For all of the other nodes which are not descendants of the current node, we have to look at the direct parents of the current node. If a direct parent has a common ancestor with a node, we know that the current node also has a common ancestor with that node. So first we collect the set of all possible LCAs in all parents, and then we remove any LCA a which has a descendant which is also an LCA. That tells us a is not the lowest, and hence should not be included in the list.

Once a node has been “processed” (aka visited) we can add it to the list of visited nodes. This allows us to process nodes in order from roots to leaves, filling up the descendants array.

Lookups

function getLCAs(node1, node2) {
  return lowestCommonAncestors.get(node1).get(node2);
}

Once we’ve created our array of LCAs we can easily lookup all of the LCAs of a given pair of nodes, and return it in constant time.

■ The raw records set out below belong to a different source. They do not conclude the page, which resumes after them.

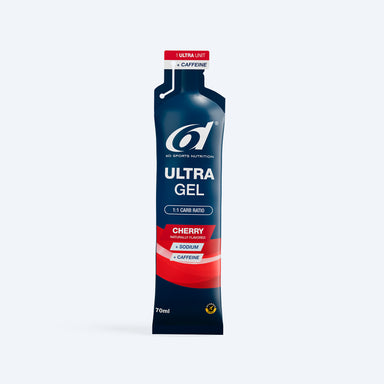 6d Gel Ultra Kersen (6 x 70ml) - 6D - Kersen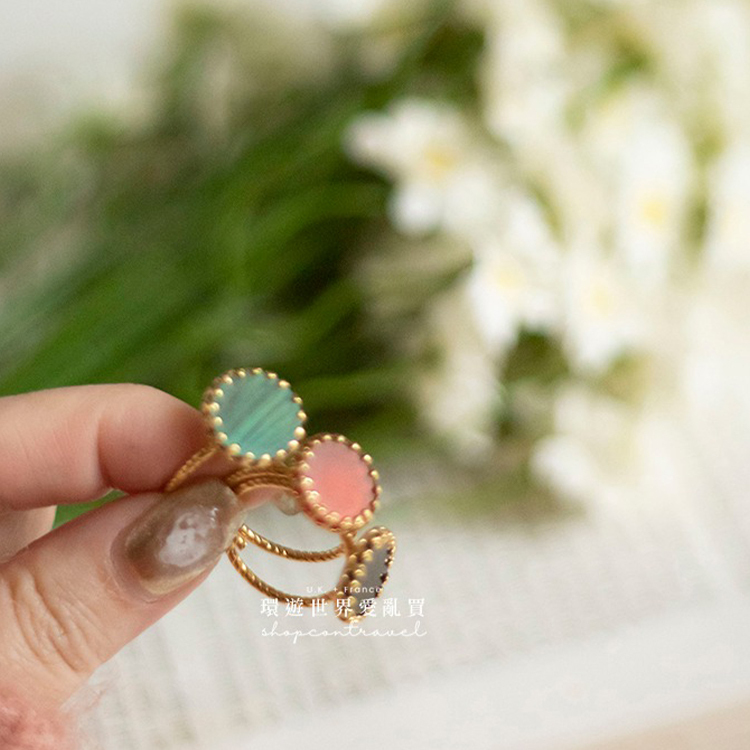 法國 Fabien Ajzenberg 公爵夫人寶石戒指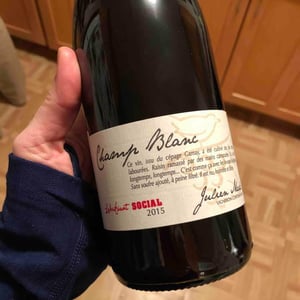 Julien Merle - Julien Merle - Champ Blanc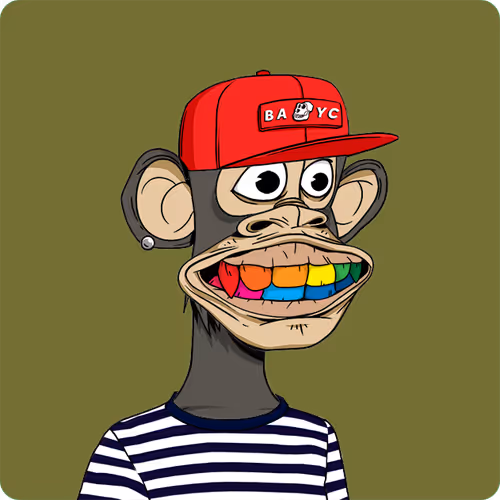 Bored Ape #2664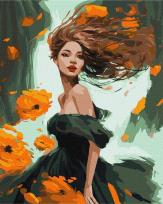 Opakowanie Malowanie po numerach - Wir emocji 40x50cm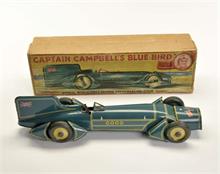 Günthermann, Captain Campell's Blue Bird Racing Car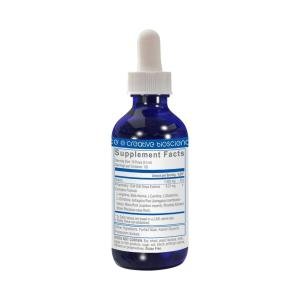 Creative Bioscience 1234 Diet Drops With hCG, 2 Fl Oz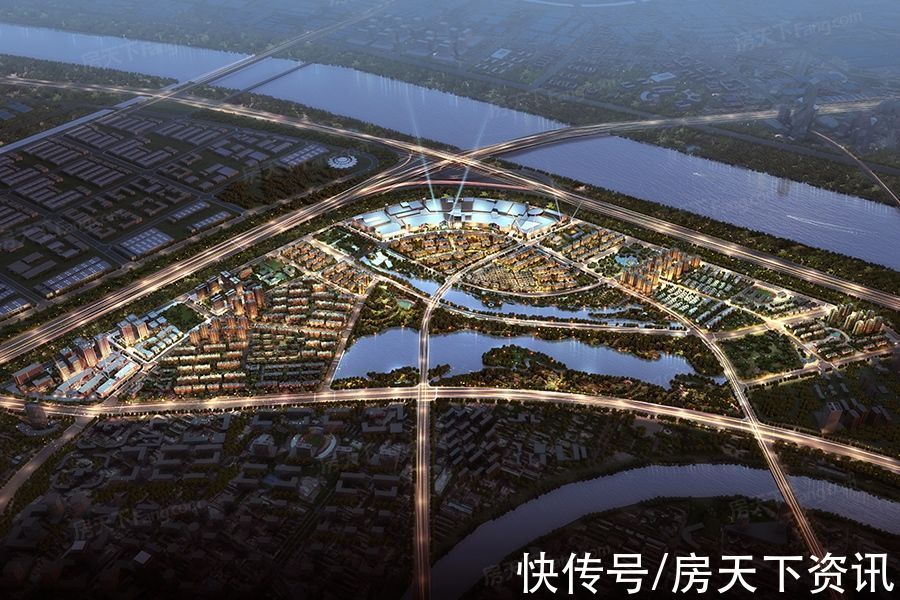 美图|新鲜出炉！帮你搜集天津宁河楼盘现场的最新美图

Bonus: LCA of multiple nodes

function getLCAs(...nodes) {
  if (nodes.length < 2) {
    return nodes;
  }

  return nodes.reduce((accumulator, currNode) => {
    const LCAMap = lowestCommonAncestors.get(currNode);
    return accumultator
      .flatMap((node) => {
        return LCAMap.get(node);
      })
      .filter(removeDuplicatesFn);
  }, [nodes[0]]);
}

Finding the LCA of 3 or more nodes can also be easily done using stream processing. First we find the LCAs of the first two nodes. Then for each LCA we find the LCA of it and the third node. Then for each LCA generated by that we find the LCA of it and the fourth node… etc.

Conclusion

I hope you found this article helpful! If you want more info about how the time complexity of the preprocessing was determined, or any other info, there is a link to the original research paper below.

References

Czumaj, Artur, Miroslaw Kowaluk and Andrzej Lingas. "Faster algorithms for finding lowest common ancestors in directed acyclic graphs" Theoretical Computer Science, 380.1-2 (2007): 37-46.